Agnes was born at Beale Lodge, Co. Kerry Ireland on April 17th, 1935. Her childhood on the farm overlooking the Shannon River led to a lifetime love of gardens and animals. She inherited her mother’s sense of style who decorated Beale Lodge with pine dressers and blue willow, chintz sofas and a cottage garden in the front. This country life drew her back to Ireland many years later.
She came to New York at eighteen and worked at Con Edison. She met her husband, Kevin Aiden Kinney, a young air force 1st lieutenant in East Durham in the Catskills , where the Irish went for dancing and relief from city life. They were married on August 10th, 1959 in Killarney and honeymooned all over Ireland.
They settled in Riverdale in a house overlooking the Hudson, before moving to Bronxville, NY. Kevin worked at the Stock Exchange, Schraffs, and later started Domus Appraisals, a real estate company. Agnes, inspired by her mother’s aesthetic sense of style decorated this and all her homes beautifully. She imbued in her children a love of poetry, literature, art, theatre and dance. Her daughter, Deirdre’s father-in-law, Vincent Brennan said that Agnes’ home was the only one in Bronxville where he could read the poetry of Yeats in the bathroom, where it hung in their house on Prescott Avenue.

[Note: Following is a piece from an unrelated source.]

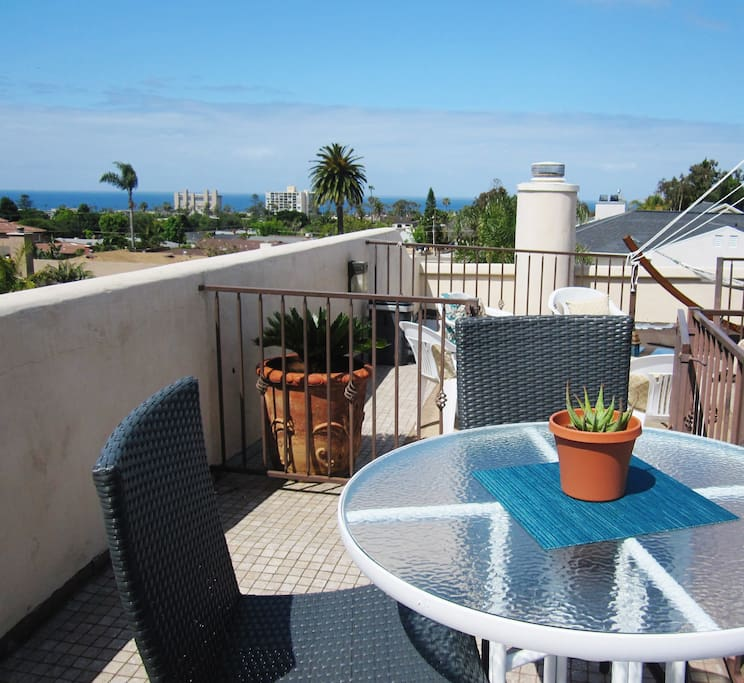 Roof top deckRoof top deck - lounge with a beautiful 360 view from downtown to the ocean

Agnes opened an Irish Import shop Carrig Isle, in the village of Bronxville in 1976. It later transitioned to a private label shop featuring the best in classic style with hand knit sweaters, fair isles, cashmeres and tweeds. The shop became a gathering place for locals and attracted a cast of characters who would come to tell stories. Christmas Eve was always the busiest day with a flurry of people calling from Grand Central to ask her to put together outfits for presents to be ready when they got off the train.
Her home on the hilltop on Prescott Avenue was featured in the Christmas issue of Traditional Homes in 1997. “Irish Enchantment” was the title as it featured her collection of Irish antiques and paintings and rooms painted a soft Farrow and Ball pink, a dramatic red dining room and green stippled library. She loved to entertain and her partied were legendary.

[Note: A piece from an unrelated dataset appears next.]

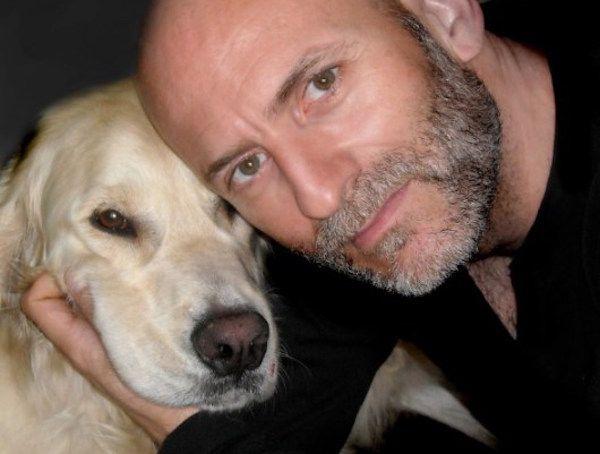 El escritor Alejandro Palomas con su perro.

She loved to travel and fondly remembered a trip to the South of France in 1956 with her sister and childhood friend. She loved Bermuda and St. Croix. On a trip to Ireland in the late 1990’s she climbed the remote Skellig Island - 700 steps to see the monk’s beehive huts. She went to Bermuda for the last time for her 80th birthday to the Coral Beach Club, a favorite.
She returned to Ireland in 2000 and made her home The Gables, at Cappagh a home.
The garden at Cappagh, Co. Limerick was her love. She kept learning and watching trends in decorating and gardening. She had a keen eye for antiques and for paintings. Cappagh was a refuge of style and nature and when the sun filled its garden and conservatory it was the magical place of thoughtful inspiration.
All the children have been by her side to bid her farewell. As Father Wrenn said during an extraordinary mass he hosted at our home in Pallaskenry— life comes full circle and Agnes is returning to the kingdom of Kerry to rest with her father in Kilconly where the hill slopes down toward the Shannon. Father Wrenn told us that Puccini’s last opera was finished by his students and as he gave his talents to those students so Agnes gave her wisdom, style and humor to carry on to her husband and her children. She left us on a soft Sunday morning— when the window was opened to let out her soul, the sun dappled on the dew strewn grass and the birds sang her a peaceful tune for her journey.
She is survived by her husband, Kevin; children Deirdre, Maura, Beth & Kevin and sisters Nuala Cosgrove and Teresa Ryan.